A small cabin stood nestled in a grove, half-wrapped in ivy and flowers of all kinds. Vines climbed the wooden frame, bees danced lazily through blossoms, and a gentle stream trickled nearby. Everything about it felt untouched by time—peaceful, warm, alive.
And then he saw her.
{{user}} stepped out of the cabin carrying a basket of herbs, humming softly to herself, long hair catching the dappled sunlight. She wore no armor, carried no weapon, and showed no fear at the pale stranger who appeared at the edge of her garden. In fact, she smiled. “You look like you need tea.”
Alucard should have left. But he didn’t.
He returned the next day. And the next.
She was unlike anyone he’d ever met—so kind, so different, as if untouched by the cruelty of the world. There was a gentleness in the way she moved, the way she spoke to the birds and coaxed flowers from the soil with her bare hands. She welcomed him without question, without judgment. Even when he revealed what he was, her eyes didn’t waver.
“I know,” she said simply. “And still, you’re kind. That’s what matters to me.”
Each visit became longer than the last. He’d sit on the worn bench beside her little garden, fingers wrapped around the warm ceramic of her handmade tea cups. She’d serve him herbal blends laced with lavender, mint, or rose hips. They’d walk together beneath trees that whispered, her fingers brushing against ferns as she talked about plants, dreams, old forest tales.
He listened more than he spoke, but to her, he found himself telling stories he hadn’t told anyone in years. About his mother, about loneliness, about the stars he watched alone from the castle towers. Not everything—he didn’t want to burden her—but enough. Enough for her to truly see him.
And she never flinched.
She’d tease him gently when he’d wrinkle his nose at a bitter tea blend. She’d pluck flowers and braid them into his hair with a laugh. She’d call him “Adrien” when the rest of the world only whispered “Alucard.” He began to crave her voice, her smile, the warmth of her touch when she’d adjust his cloak or dust leaves from his shoulder.
He tried not to get too close. He shouldn’t. But he already was.
She was human. She’d grow old, fade, and die. And he—he would continue, unchanged, burdened by centuries. The thought hollowed him out, night after night.

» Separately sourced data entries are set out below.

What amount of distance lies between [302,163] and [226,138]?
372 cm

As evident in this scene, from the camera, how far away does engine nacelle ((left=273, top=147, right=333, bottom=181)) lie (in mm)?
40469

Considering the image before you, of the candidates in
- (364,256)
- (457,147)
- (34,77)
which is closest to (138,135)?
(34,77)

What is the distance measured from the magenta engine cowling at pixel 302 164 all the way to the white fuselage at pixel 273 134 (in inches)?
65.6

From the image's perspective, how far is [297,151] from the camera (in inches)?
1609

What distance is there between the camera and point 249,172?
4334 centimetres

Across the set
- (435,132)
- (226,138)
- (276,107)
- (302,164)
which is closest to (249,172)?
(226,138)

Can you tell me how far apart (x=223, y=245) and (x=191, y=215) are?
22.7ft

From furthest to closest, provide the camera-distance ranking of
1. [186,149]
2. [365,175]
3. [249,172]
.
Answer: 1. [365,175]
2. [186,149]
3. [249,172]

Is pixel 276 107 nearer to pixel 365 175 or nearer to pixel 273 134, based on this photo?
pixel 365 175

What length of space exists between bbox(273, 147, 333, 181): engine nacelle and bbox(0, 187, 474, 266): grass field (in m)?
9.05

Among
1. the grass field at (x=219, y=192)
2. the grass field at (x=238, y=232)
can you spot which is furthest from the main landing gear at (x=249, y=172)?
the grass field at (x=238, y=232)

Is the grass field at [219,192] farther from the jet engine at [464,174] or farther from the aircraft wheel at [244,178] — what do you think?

Still, the idea of turning her whispered to him like a cruel temptation. Every time her fingers brushed his, every time she laughed like soft bells in the trees, he thought: If I just bit her—just once—it could all last.
But no. Not her. Never her.
She was sunlight and blooming things. She was life. He couldn’t condemn her to a hollow eternity, to the thirst and the grief. She deserved to live… to grow… to be free.
So he kept coming back. Again and again. Sipping her tea in the garden. Listening to the wind in the trees as she told him what the herbs meant, which plants were blooming. Watching the way her hands danced through the air when she spoke about the sky and the changing moon.
And pretending—just for a while—that time wasn’t chasing them both.